---
date: '2026-04-07'
description: earley parsing, PEG, packrat parsing
id: results
modified: 2026-06-05 15:08:40 GMT-04:00
tags:
  - sfwr4tb3
  - assignment
title: 'Assignment 11: Earley and PEG Parsing'
created: '2026-04-07'
published: '2026-04-07'
pageLayout: default
slug: thoughts/university/twenty-five-twenty-six/sfwr-4tb3/88-Assignment-11/results
permalink: https://aarnphm.xyz/thoughts/university/twenty-five-twenty-six/sfwr-4tb3/88-Assignment-11/results.md
generator:
  quartz: v4.6.0
  hostedProvider: Cloudflare
  baseUrl: aarnphm.xyz
full: https://aarnphm.xyz/llms-full.txt
---
## Q1: Steps with Earley’s Parser \[6 points\]
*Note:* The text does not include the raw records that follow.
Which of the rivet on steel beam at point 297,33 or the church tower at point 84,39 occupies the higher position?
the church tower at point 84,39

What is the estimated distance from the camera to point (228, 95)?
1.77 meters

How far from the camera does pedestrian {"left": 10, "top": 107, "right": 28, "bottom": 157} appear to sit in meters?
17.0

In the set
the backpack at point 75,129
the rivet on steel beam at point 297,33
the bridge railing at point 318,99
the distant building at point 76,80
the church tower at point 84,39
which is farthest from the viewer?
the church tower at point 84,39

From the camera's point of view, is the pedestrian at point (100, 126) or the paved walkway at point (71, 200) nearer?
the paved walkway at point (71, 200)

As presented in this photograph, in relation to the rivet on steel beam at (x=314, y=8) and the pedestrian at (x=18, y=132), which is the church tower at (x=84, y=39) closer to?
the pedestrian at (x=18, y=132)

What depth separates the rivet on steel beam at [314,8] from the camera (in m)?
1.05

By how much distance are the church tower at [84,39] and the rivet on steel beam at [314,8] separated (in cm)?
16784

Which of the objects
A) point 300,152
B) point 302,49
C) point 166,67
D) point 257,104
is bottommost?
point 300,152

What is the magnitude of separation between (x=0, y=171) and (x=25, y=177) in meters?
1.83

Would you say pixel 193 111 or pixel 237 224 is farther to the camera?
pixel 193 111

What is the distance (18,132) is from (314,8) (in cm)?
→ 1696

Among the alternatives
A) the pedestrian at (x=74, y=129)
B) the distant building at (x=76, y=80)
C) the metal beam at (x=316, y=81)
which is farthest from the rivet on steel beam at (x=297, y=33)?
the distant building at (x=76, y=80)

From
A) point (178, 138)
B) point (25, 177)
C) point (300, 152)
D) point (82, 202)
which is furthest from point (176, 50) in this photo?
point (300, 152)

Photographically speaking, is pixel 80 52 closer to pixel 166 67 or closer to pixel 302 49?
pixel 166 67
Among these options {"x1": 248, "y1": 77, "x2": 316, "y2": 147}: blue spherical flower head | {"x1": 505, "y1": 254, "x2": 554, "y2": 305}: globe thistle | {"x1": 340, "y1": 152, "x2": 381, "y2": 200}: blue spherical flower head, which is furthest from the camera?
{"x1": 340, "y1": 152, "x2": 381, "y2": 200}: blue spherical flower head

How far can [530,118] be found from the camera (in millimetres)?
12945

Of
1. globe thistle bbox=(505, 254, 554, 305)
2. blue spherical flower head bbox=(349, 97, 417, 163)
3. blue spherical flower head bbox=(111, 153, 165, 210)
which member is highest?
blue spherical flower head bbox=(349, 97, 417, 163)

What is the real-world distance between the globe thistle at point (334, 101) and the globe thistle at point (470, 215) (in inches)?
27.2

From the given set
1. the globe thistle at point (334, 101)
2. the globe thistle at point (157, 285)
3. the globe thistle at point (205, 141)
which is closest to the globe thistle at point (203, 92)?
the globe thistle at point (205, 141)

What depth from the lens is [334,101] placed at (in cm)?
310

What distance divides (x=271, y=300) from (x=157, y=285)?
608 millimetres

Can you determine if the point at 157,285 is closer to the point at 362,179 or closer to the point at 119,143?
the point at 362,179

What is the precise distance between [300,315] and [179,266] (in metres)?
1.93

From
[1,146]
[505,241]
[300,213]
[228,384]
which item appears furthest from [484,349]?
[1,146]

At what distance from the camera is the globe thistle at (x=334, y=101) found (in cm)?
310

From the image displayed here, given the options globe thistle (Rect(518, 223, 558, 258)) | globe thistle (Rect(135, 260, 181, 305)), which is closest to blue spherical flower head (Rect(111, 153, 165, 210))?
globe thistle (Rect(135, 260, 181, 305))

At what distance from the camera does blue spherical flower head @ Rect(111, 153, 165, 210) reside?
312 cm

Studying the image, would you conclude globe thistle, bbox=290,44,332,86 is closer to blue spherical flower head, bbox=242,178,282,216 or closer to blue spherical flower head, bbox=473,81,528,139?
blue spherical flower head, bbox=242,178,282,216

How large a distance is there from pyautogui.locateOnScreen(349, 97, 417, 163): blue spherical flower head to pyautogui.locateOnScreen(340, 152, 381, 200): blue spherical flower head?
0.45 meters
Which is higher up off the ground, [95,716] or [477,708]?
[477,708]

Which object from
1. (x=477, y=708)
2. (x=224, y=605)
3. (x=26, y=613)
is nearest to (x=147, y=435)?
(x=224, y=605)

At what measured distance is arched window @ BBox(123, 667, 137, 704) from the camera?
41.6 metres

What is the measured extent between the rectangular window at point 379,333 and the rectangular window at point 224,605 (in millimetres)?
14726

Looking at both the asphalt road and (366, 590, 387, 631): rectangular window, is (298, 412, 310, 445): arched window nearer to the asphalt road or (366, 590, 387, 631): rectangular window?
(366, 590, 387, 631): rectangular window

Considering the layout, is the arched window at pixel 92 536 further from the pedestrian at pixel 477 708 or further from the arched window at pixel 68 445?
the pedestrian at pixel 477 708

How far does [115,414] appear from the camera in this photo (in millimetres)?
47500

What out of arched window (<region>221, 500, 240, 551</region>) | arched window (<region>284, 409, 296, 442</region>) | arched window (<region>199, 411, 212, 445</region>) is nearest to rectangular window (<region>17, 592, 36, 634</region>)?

### Part 1: Earley parsing table for `a+a+a` with grammar G1

$G_1 = (S \to E,\ E \to a,\ E \to E+E)$

| step |    | set    | item                    |
| :--- | :- | :----- | :---------------------- |
| 0    |    | $s[0]$ | $S \to \bullet E, 0$    |
| 1    | P  | $s[0]$ | $E \to \bullet a, 0$    |
| 2    | P  | $s[0]$ | $E \to \bullet E+E, 0$  |
| 3    | M  | $s[1]$ | $E \to a \bullet, 0$    |
| 4    | C  | $s[1]$ | $S \to E \bullet, 0$    |
| 5    | C  | $s[1]$ | $E \to E \bullet +E, 0$ |
| 6    | M  | $s[2]$ | $E \to E+ \bullet E, 0$ |
| 7    | P  | $s[2]$ | $E \to \bullet a, 2$    |
| 8    | P  | $s[2]$ | $E \to \bullet E+E, 2$  |
| 9    | M  | $s[3]$ | $E \to a \bullet, 2$    |
| 10   | C  | $s[3]$ | $E \to E \bullet +E, 2$ |
| 11   | C  | $s[3]$ | $E \to E+E \bullet, 0$  |
| 12   | M  | $s[4]$ | $E \to E+ \bullet E, 2$ |
| 13   | C  | $s[3]$ | $S \to E \bullet, 0$    |
| 14   | C  | $s[3]$ | $E \to E \bullet +E, 0$ |
| 15   | M  | $s[4]$ | $E \to E+ \bullet E, 0$ |
| 16   | P  | $s[4]$ | $E \to \bullet a, 4$    |
| 17   | P  | $s[4]$ | $E \to \bullet E+E, 4$  |
| 18   | M  | $s[5]$ | $E \to a \bullet, 4$    |
| 19   | C  | $s[5]$ | $E \to E+E \bullet, 2$  |
| 20   | C  | $s[5]$ | $E \to E \bullet +E, 4$ |
| 21   | C  | $s[5]$ | $E \to E+E \bullet, 0$  |
| 22   | C  | $s[5]$ | $E \to E \bullet +E, 2$ |
| 23   | C  | $s[5]$ | $E \to E+E \bullet, 0$  |
| 24   | C  | $s[5]$ | $S \to E \bullet, 0$    |
| 25   | C  | $s[5]$ | $E \to E \bullet +E, 0$ |

The item $S \to E \bullet, 0$ appears in $s[5]$, confirming that `a+a+a` is accepted.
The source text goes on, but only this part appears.